Sorry, its been a few days since I got to post. I've been waiting on parts and just doing minor things as well as starting to strip the un-wanted parts.
The petcock was figured out, the tank on my bike was a 76 or so, not the 74 like the bike. Thanks for following up though.
What color wire is the fuel coil? I don't see anything by that name in on my stock wiring schematic.
Which lock port do you mean for the black? The LOCK on the M-unit or the key-ignition switch assembly? I have removed the key assembly on the bike. I am planning to use a relayed kill switch to disable the entire POS from the battery and the M-unit.
Also, I didn't hear on the 15A fuse. Should that be between the battery POS and starter or to the M-unit? I'm thinking the starter, but want to make sure. Also, what value fuse should I use to the M-unit, just in case? I know its internally fused, but still.

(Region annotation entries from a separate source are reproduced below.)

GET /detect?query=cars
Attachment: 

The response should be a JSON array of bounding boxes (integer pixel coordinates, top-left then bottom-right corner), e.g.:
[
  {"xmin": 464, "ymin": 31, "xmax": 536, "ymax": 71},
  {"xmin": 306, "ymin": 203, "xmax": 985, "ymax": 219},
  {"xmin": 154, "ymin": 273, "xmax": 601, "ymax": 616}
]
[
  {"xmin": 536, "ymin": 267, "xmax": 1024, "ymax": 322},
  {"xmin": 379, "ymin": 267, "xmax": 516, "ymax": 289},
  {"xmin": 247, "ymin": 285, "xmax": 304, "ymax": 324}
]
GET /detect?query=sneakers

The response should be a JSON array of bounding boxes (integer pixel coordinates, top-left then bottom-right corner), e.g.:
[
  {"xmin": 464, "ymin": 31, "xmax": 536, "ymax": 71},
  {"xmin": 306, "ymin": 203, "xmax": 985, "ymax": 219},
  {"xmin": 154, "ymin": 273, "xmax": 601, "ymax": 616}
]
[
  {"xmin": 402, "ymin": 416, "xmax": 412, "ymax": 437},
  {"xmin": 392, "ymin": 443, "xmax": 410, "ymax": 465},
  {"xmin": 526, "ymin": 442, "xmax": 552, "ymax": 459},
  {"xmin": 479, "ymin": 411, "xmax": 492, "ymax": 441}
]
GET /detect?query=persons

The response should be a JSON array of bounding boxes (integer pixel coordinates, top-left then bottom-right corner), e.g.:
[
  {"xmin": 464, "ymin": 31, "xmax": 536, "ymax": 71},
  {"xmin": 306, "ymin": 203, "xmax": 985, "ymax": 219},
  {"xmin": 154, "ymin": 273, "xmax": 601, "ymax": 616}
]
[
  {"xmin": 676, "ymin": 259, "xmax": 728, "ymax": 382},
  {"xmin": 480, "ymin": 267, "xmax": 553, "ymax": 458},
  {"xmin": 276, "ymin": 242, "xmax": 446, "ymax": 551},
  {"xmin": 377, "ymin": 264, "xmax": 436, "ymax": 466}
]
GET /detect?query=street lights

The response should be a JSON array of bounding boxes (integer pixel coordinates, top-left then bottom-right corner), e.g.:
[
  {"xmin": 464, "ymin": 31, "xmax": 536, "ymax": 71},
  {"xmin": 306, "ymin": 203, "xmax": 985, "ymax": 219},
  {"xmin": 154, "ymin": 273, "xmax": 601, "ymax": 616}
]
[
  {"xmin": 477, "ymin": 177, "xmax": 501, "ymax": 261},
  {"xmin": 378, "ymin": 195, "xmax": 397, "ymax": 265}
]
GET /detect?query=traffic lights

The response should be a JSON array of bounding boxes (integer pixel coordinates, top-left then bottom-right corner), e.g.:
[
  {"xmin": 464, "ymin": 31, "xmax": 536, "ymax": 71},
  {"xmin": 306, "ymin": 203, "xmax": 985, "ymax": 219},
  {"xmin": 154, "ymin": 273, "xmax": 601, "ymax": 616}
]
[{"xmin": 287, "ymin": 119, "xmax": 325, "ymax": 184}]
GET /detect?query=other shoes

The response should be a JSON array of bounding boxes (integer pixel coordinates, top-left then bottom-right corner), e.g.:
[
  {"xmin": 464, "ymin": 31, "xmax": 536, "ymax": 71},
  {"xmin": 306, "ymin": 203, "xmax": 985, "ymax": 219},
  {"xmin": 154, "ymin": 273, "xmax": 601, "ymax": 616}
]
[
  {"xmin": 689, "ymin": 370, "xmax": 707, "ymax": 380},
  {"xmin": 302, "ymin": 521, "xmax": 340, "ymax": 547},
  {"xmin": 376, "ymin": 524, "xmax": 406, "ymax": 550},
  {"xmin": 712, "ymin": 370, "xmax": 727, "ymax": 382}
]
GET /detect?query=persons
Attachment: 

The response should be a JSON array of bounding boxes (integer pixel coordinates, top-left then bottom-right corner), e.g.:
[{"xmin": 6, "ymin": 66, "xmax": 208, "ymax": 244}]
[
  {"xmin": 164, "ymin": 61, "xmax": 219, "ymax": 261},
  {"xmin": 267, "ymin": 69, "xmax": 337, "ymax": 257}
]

I pulled the neutral switch and it seems that the PO was having an oil leak issue and decided to glue it in. All that came out were the internals. Any suggestions on how I could remove the outer casing? I attached a photo of what came out.
One last question for the day. I got my new clutch kit in. It came with 6 metal plates and 8 friction disks. I know the large tanged friction disk goes on the outside, but I have some questions on the number of friction disks I need to use. I do not have the double pressure plate version of the clutch, so I would assume I would need all 8 disks, but I am not sure of how this would be arranged. The clutch I pulled out only has 7 disks and 6 plates, but that would be the setup for the double plate version correct? If I need all 8 disks, I feel like I am missing a pressure plate. Thoughts?
The bikes clutch was either "disengaged or engaged" which is why I thought the plates were worn, but if the assembly was incorrect and a disk or plate were missing, it would make sense for this to be the case, correct?